1. Congress did not intend to exclude from the BIA general assistance program these respondents, and their class, who are full-blooded, unassimilated Indians living in an Indian community near their native reservation and who maintain close economic and social ties with that reservation. Pp. 415 U. S. 212-230.
(a) The legislative history of the subcommittee hearings regarding appropriations under the Snyder Act showing that the BIA's usual practice has been to represent to Congress that "on or near" reservations is the equivalent of "on" for purposes of welfare service eligibility, and that successive budget requests were for Indians living "on or near," and not just for those living directly "on," clearly shows that Congress was led to believe that
the programs were being made available to those nonassimilated Indians living near the reservation as well as to those living "on," and a fair reading of such history can lead only to the conclusion that Indians situated near the reservation, such as respondents, were covered by the authorization. Pp. 415 U. S. 213-229.
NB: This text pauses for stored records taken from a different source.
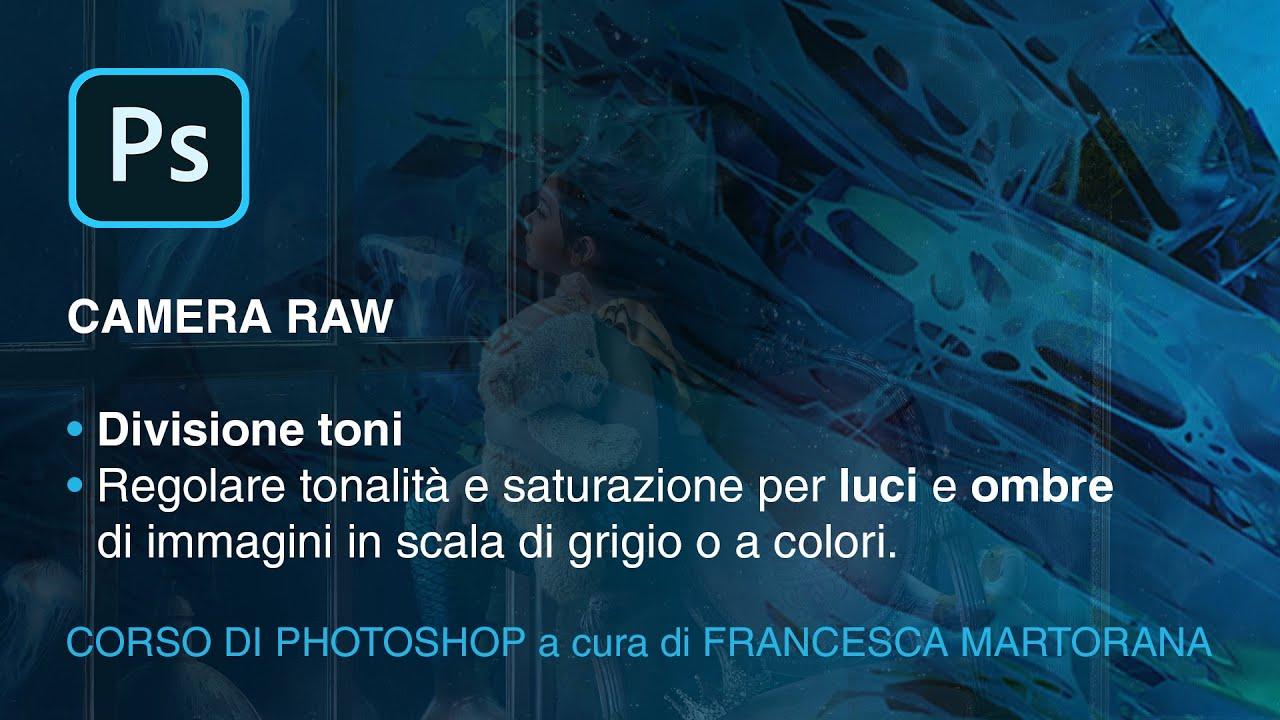 Photoshop 2020 - Tutorial 26: Camera Raw | Divisione toni per foto a colori e in bianco e nero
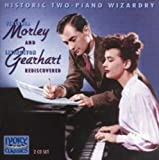 Morley & Gearhart: Duo Pianists (2CD) by Historic Two Piano Wizardry: Morley and Gearhart rediscovered (2001-09-18)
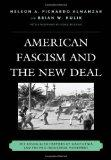 American Fascism and the New Deal: The Associated Farmers of California and the Pro-Industri...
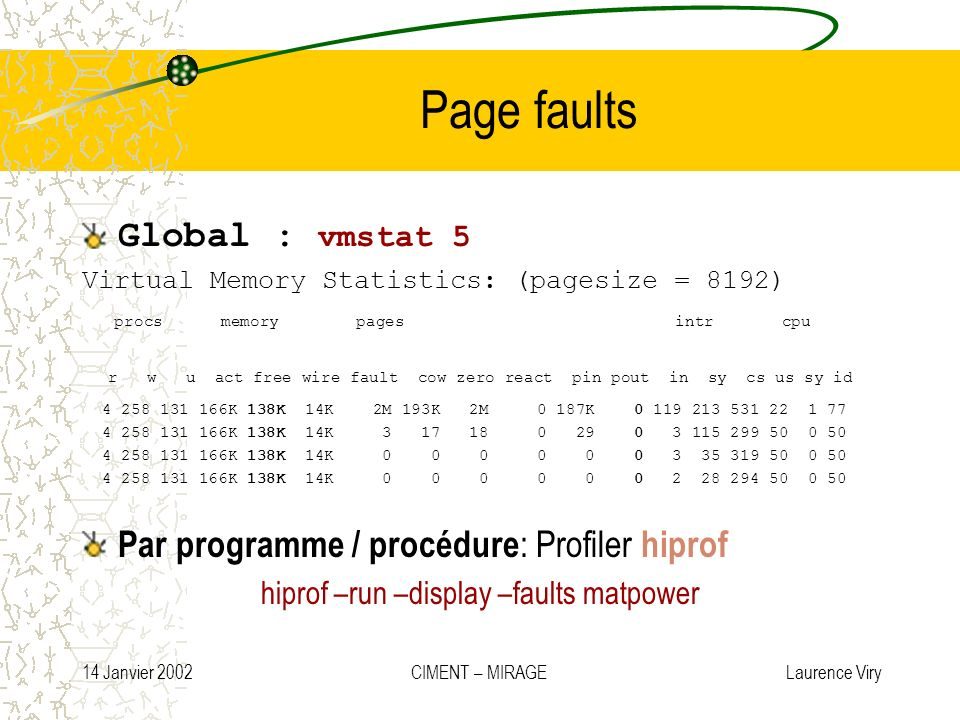 Page faults Global : vmstat 5. Virtual Memory Statistics: (pagesize = 8192)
(b) The fact that Congress made appropriations during the time the "on reservations" limitation appeared in the BIA Manual does not mean that Congress implicitly ratified the BIA policy, where such limitation had not been published in the Federal Register or in the Code of Federal Regulations, and there is nothing in the legislative history to show that the limitation was brought to the appropriation subcommittees' attention, let alone to the entire Congress. But, even assuming that Congress knew of the limitation when making appropriations, there is no reason to assume that it did not equate the "on reservations" language with the "on or near" category that continuously was described as the service area. P. 415 U. S. 230.
2. Assuming, arguendo, that the Secretary rationally could limit the "on or near" appropriation to include only Indians who lived directly "on" the reservation (plus those in Alaska and Oklahoma), this has not been validly accomplished. Pp. 415 U. S. 230-238.
(a) By not publishing its general assistance eligibility requirement in the Federal Register or in the Code of Federal Regulations, the BIA has failed to comply with the requirements of the Administrative Procedure Act (APA) as to publication of substantive policies. The Secretary's conscious choice not to treat this extremely significant requirement as a legislative type rule, renders it ineffective so far as extinguishing the rights of those otherwise within the class of beneficiaries contemplated by Congress. Pp. 415 U. S. 232-236.
(b) Moreover, the BIA has failed to comply with its own internal procedures, since the "on reservations" limitation is clearly an important substantive policy within the class of directives -- those that "inform the public of privileges and benefits available" and of "eligibility requirements" -- that the BIA Manual declares are among those to be published. P. 415 U. S. 235.
(c) Even assuming the lack of binding effect of the BIA policy, it is too late to argue that the words "on reservations" in the BIA Manual mean something different from "on or near," and therefore are entitled to deference as an administrative interpretation
when in fact, the two have been continuously equated by the BIA to Congress. Pp. 415 U. S. 236-237.
462 F.2d 818, affirmed and remanded.
BLACKMUN, J., delivered the opinion for a unanimous Court.